Which three technologies describe the primary cloud service models as defined by the National Institute of Standards and Technology (NIST)? (Choose three.)
The three technologies that describe the primary cloud service models as defined by the National Institute of Standards and Technology (NIST) are Platform as a Service (PaaS), Software as a Service (SaaS), and Infrastructure as a Service (IaaS). These service models are based on the type of computing capability that is provided by the cloud provider to the cloud consumer over a network. According to NIST, these service models have the following definitions:
Platform as a Service (PaaS): The capability provided to the consumer is to deploy onto the cloud infrastructure consumer-created or acquired applications created using programming languages, libraries, services, and tools supported by the provider. The consumer does not manage or control the underlying cloud infrastructure including network, servers, operating systems, or storage, but has control over the deployed applications and possibly configuration settings for the application-hosting environment.
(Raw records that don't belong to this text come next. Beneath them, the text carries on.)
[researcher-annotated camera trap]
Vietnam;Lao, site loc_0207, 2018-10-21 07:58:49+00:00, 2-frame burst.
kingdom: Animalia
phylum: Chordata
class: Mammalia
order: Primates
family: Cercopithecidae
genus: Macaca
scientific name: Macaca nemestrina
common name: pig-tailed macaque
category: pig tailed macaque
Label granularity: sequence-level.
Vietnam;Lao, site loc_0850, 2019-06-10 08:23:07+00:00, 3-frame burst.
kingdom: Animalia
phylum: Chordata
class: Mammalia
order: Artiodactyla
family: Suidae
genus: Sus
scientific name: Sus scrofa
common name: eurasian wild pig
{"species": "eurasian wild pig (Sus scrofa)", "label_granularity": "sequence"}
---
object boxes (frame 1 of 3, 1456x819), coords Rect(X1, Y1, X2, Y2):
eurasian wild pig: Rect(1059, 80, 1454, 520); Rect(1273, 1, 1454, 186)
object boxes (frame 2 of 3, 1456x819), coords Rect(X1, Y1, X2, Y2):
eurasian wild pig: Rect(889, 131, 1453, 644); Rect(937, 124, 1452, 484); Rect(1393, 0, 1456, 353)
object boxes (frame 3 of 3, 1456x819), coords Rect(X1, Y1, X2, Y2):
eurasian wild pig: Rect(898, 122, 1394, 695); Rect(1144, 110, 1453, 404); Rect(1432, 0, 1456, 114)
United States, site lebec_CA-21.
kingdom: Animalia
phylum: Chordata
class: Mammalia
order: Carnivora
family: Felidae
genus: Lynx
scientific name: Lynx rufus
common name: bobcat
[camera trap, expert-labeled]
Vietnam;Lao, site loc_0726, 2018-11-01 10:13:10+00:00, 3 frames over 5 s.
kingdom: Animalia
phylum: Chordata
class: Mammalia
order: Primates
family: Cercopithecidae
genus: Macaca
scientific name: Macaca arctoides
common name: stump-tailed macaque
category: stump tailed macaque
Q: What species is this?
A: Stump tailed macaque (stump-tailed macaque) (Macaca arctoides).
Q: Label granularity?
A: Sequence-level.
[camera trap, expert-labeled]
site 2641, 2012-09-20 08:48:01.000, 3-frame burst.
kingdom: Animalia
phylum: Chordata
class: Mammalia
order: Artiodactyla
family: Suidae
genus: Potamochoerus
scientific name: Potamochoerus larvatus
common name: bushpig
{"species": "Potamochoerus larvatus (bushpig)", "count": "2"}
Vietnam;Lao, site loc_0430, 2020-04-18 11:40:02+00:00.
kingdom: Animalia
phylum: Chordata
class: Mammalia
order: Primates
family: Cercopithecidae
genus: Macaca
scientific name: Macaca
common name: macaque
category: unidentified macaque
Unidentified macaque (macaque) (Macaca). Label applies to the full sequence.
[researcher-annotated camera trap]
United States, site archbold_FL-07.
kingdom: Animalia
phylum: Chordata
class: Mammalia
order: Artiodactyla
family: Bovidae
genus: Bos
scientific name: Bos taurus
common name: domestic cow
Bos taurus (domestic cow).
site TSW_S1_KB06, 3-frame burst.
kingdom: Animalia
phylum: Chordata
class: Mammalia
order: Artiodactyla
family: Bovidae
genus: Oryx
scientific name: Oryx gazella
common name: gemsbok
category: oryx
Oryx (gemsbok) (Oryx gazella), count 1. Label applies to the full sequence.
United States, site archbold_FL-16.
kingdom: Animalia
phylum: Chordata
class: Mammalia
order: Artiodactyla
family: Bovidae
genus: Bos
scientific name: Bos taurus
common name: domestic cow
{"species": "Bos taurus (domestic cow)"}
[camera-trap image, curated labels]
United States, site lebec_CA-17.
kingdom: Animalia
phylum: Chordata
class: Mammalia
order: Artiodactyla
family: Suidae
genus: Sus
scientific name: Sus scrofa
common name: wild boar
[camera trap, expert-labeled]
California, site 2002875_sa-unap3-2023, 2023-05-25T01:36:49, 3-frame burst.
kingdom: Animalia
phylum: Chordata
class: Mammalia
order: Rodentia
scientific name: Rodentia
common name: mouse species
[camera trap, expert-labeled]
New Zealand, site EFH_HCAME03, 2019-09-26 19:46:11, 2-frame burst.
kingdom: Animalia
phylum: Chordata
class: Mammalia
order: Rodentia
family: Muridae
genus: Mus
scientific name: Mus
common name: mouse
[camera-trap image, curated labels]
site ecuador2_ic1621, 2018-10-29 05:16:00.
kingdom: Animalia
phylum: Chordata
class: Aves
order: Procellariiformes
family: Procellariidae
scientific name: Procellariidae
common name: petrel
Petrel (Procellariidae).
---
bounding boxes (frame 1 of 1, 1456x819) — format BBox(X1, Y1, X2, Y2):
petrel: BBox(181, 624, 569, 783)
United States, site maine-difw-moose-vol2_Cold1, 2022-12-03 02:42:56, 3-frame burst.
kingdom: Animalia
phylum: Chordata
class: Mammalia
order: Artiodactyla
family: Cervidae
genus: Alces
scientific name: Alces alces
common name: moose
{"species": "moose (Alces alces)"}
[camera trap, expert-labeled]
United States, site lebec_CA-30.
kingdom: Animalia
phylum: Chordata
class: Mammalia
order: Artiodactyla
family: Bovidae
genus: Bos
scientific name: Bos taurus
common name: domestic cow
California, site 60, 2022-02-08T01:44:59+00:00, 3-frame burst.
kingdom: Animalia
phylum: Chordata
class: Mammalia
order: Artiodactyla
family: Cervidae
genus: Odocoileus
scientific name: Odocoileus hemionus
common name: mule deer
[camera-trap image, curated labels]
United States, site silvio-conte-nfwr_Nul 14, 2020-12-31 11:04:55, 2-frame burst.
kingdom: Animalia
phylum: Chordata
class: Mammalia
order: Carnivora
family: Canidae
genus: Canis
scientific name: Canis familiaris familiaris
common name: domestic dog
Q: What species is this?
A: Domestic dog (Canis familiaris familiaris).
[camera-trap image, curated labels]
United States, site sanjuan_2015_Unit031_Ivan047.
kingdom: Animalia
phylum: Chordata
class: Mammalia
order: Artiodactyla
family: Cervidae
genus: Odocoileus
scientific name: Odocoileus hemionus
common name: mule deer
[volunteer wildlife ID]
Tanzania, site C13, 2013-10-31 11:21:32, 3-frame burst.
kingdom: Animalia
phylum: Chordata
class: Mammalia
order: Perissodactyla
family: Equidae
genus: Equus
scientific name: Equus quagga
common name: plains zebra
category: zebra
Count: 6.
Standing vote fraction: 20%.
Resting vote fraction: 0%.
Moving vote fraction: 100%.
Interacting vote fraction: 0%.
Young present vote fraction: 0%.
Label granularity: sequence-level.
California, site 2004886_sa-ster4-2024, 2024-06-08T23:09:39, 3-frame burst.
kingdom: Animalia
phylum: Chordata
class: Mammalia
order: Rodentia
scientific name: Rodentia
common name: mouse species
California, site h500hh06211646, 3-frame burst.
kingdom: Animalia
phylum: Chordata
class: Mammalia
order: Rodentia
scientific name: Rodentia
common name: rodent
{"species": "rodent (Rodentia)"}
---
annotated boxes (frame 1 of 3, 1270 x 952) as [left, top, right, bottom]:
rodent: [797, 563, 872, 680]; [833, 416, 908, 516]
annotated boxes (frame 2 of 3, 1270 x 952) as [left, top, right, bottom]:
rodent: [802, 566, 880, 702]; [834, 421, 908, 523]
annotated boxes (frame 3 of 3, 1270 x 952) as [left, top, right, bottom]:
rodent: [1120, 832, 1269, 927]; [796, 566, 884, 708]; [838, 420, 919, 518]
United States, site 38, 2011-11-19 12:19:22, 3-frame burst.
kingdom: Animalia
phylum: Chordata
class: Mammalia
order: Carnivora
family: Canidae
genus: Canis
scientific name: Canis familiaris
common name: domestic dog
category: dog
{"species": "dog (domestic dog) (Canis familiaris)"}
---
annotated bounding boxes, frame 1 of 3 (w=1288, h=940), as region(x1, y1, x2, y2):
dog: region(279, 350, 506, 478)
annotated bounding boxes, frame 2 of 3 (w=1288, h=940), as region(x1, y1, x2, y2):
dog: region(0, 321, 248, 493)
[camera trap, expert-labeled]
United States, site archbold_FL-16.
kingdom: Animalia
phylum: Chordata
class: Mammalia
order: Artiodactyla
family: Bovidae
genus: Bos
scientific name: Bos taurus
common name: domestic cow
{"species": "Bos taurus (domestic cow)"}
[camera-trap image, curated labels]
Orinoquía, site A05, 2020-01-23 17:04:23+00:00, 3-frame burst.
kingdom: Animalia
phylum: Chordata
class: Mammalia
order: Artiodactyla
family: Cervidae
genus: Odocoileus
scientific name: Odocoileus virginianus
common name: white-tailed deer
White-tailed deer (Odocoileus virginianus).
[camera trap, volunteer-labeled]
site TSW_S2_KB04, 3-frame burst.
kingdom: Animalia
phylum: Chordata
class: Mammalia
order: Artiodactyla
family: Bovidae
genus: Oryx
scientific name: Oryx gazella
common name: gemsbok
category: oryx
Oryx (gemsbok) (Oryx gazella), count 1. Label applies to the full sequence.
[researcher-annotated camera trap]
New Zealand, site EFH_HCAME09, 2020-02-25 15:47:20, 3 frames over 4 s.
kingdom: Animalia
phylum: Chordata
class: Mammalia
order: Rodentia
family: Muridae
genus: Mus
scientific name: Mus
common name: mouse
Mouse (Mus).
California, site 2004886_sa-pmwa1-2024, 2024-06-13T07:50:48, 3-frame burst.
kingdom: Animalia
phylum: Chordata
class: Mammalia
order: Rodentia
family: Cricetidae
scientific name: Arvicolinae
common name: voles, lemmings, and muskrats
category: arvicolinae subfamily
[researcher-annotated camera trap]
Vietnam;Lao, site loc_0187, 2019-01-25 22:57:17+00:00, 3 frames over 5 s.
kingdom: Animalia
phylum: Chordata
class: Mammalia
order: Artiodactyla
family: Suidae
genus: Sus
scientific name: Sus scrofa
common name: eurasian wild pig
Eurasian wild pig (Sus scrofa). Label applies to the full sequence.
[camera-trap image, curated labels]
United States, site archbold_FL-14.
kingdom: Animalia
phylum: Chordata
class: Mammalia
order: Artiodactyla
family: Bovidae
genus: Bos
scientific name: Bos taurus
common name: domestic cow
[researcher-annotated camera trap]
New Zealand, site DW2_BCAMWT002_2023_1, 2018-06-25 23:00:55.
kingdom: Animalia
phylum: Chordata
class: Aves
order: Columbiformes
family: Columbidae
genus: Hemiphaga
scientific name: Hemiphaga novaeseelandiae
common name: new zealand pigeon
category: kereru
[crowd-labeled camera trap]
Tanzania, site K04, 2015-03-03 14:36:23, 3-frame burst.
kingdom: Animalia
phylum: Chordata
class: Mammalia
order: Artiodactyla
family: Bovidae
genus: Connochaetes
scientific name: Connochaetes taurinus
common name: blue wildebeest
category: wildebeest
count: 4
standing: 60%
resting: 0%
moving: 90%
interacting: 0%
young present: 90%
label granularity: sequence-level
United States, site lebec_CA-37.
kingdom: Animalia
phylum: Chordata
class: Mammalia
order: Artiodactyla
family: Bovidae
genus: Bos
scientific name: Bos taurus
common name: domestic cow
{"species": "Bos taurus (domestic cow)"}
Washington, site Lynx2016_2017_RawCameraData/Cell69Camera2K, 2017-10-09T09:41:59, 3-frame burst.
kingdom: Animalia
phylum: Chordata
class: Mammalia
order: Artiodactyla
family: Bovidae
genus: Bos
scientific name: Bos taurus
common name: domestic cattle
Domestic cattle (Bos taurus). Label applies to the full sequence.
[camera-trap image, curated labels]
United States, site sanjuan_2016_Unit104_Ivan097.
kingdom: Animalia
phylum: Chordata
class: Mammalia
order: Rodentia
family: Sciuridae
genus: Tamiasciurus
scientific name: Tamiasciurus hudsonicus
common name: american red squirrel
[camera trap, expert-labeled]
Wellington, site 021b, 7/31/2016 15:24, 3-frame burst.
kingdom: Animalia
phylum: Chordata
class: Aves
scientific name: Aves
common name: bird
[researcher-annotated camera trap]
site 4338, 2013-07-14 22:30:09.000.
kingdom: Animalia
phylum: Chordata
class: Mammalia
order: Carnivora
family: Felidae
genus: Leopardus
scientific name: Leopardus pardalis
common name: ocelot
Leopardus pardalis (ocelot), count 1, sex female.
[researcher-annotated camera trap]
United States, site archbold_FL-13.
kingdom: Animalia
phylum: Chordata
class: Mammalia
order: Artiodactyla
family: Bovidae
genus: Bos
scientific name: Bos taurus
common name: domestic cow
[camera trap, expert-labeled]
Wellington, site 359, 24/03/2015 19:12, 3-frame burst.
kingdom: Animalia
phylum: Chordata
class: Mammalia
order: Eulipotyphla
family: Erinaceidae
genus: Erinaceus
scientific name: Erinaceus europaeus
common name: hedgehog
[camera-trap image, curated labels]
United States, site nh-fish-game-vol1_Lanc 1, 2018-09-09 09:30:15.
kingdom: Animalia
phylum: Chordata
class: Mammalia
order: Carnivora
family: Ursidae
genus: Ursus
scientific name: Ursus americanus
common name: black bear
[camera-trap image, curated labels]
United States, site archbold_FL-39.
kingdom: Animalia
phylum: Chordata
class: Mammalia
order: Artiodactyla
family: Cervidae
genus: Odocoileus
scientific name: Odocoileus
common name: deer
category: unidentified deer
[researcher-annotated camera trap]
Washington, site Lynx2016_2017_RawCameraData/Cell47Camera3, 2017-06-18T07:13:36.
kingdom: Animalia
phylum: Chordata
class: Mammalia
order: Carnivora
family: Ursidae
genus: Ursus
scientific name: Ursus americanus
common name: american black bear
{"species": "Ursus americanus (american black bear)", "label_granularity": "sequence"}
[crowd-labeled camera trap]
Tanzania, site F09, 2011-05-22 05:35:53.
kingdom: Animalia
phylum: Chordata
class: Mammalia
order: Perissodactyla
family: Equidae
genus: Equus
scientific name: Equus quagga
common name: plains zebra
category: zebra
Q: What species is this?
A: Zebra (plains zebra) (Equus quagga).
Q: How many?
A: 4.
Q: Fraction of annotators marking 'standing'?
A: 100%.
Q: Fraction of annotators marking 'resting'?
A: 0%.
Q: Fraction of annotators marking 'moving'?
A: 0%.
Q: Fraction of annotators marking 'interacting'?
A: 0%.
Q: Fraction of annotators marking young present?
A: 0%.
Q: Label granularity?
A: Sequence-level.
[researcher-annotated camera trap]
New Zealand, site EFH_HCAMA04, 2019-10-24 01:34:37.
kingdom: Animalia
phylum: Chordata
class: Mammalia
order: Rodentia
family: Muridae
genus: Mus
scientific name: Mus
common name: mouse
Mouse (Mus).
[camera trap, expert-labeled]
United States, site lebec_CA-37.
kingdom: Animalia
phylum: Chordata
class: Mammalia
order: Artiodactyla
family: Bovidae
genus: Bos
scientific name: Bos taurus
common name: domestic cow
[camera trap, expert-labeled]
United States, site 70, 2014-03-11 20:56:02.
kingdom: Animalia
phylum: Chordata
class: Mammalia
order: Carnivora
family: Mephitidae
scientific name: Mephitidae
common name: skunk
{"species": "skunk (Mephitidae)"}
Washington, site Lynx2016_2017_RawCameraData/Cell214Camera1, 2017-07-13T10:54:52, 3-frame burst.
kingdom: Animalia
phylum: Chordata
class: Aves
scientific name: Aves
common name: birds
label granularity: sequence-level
Software as a Service (SaaS): The capability provided to the consumer is to use the provider's applications running on a cloud infrastructure. The applications are accessible from various client devices through either a thin client interface, such as a web browser (e.g., web-based email), or a program interface. The consumer does not manage or control the underlying cloud infrastructure including network, servers, operating systems, storage, or even individual application capabilities, with the possible exception of limited user-specific application configuration settings.
Infrastructure as a Service (IaaS): The capability provided to the consumer is to provision processing, storage, networks, and other fundamental computing resources where the consumer is able to deploy and run arbitrary software, which can include operating systems and applications. The consumer does not manage or control the underlying cloud infrastructure but has control over operating systems, storage, and deployed applications; and possibly limited control of select networking components (e.g., host firewalls).